This article first appeared in the New Statesman.For the latest in current and cultural affairs take out a print or online subscription

Sunday, May 07, 2006

Iran is Bush's bogeyman



Click To Remove --- -------------------------------------> "AHBUSH " , naughty evils !!!!!!!!!!

The continuing crisis with Iran is a welcome distraction and blessing in disguise for the beleaguered Bush administration, writes Firas Al-Atraqchi---------

In February 2003, several thousand members of a Shia militia infiltrated Iraq from Iran and took up positions in anticipation of an imminent United States invasion.

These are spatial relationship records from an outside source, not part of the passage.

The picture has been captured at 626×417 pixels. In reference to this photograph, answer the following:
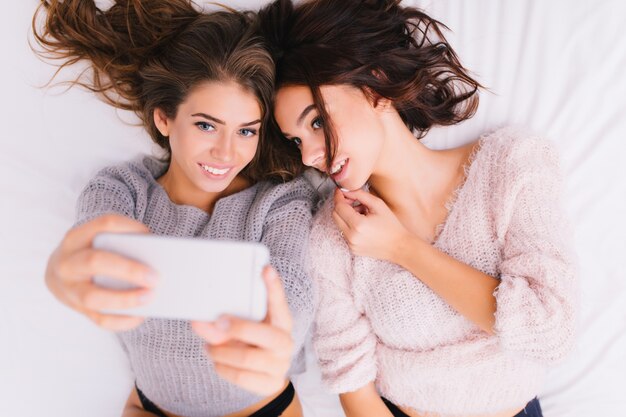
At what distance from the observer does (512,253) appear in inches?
42.8

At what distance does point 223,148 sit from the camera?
1122 millimetres

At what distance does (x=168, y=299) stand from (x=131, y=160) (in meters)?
0.76

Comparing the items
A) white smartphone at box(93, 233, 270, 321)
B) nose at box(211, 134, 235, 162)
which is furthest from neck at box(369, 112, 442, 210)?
white smartphone at box(93, 233, 270, 321)

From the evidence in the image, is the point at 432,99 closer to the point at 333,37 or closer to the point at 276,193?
the point at 333,37

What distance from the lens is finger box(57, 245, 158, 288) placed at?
716 mm

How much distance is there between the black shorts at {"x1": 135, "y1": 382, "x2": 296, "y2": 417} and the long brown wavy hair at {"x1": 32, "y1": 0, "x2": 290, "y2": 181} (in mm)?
544


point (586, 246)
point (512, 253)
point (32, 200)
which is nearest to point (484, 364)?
point (512, 253)

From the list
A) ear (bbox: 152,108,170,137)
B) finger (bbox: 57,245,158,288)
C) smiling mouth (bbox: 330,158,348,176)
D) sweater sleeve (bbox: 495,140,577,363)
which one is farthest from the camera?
ear (bbox: 152,108,170,137)

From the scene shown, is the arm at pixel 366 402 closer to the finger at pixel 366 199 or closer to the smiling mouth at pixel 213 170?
the finger at pixel 366 199

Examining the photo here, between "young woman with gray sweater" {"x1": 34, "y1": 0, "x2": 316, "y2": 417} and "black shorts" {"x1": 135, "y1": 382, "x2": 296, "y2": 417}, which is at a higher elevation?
"young woman with gray sweater" {"x1": 34, "y1": 0, "x2": 316, "y2": 417}

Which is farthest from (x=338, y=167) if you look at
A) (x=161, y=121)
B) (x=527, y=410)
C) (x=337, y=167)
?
(x=527, y=410)

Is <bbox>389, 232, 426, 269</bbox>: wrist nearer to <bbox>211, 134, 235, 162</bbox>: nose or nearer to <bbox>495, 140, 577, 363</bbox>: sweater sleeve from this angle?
<bbox>495, 140, 577, 363</bbox>: sweater sleeve

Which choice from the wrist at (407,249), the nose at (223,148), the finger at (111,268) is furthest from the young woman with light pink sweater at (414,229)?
the finger at (111,268)

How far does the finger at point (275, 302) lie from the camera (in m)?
0.75
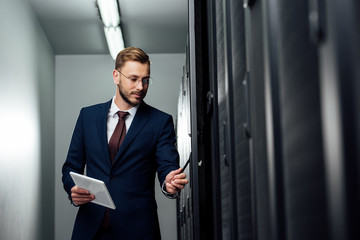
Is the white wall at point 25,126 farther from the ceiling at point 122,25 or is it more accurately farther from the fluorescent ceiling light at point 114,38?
the fluorescent ceiling light at point 114,38

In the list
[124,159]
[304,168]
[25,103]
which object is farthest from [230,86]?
[25,103]

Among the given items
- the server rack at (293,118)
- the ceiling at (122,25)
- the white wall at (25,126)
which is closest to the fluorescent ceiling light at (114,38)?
the ceiling at (122,25)

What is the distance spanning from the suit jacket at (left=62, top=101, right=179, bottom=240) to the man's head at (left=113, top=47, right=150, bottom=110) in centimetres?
7

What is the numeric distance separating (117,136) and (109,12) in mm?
2709

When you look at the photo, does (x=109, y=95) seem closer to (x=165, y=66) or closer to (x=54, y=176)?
(x=165, y=66)

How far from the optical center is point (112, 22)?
16.7ft

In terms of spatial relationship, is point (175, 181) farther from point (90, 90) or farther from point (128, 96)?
point (90, 90)

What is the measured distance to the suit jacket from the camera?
7.34 feet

Once US forces penetrated Iraqi defenses, the militia vanguard were joined by a heavily armed and fully mechanised Badr Brigade, the armed wing of the Supreme Council for the Islamic Revolution in Iraq (SCIRI), ideologically and financially supported by their host country Iran.

The infiltration of the Badr Brigade effectively breached an agreement between its late leader Ayatollah Mohamed Baqir Al-Hakim and the US military that his militia would not enter Iraq until well after Saddam Hussein had been deposed. But there was no complaint from Washington.

Instead, hoping to entice Iran to play a constructive role in controlling and stabilising Iraqi Shias, Washington made a dramatic concession to the Islamic Republic by shutting down its greatest internal threat -- the Mujahidi Khalq rebels.

Mujahidi Khalq, who had mounted attacks against the Tehran theocracy with the tacit support of Saddam Hussein, were disarmed and disbanded. Their bases were taken over by US forces and their Kurdish allies.

Iraqi Shia Ayatollahs and lesser clerics, who had been based in Iran (and to a lesser extent, Syria) were allowed to return to Iraq en masse.

Tens of thousands of former Iraqi soldiers, who had defected to Iran, as well as Iranian military advisers, took on security portfolios in the newly-liberated country.

Clerics immediately called for Iraq to become an Islamic state following Shariah law. Rules, regulations and civic codes were rewritten in municipalities to reflect this change as thousands of militia members patrolled the streets.

Revenge killings mushroomed and rights groups complained of abuses against women and minorities.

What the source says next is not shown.